| Task details |
Taking only the lines of the data below from the line with "Nenette playing E.T. with some of her toys." to the line with "Vue de dessus", ends included, write them out exactly and without pictures.

| Information |
----------------
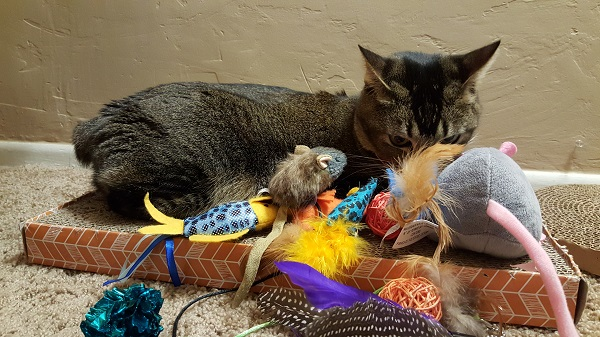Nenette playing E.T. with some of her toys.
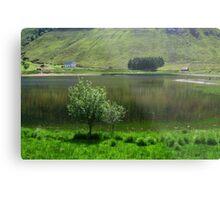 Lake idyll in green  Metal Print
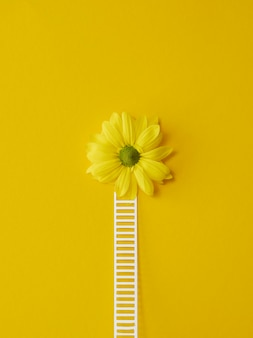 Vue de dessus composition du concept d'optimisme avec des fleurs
----------------
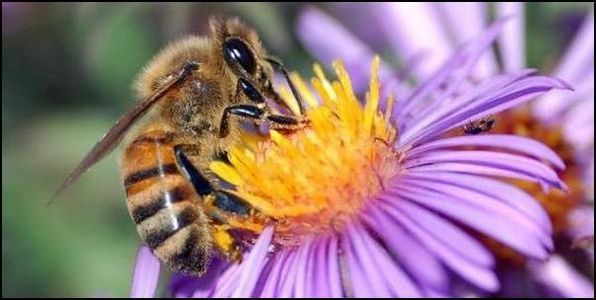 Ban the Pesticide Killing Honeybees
----------------
| Output |
Nenette playing E.T. with some of her toys.
 Lake idyll in green  Metal Print
 Vue de dessus composition du concept d'optimisme avec des fleurs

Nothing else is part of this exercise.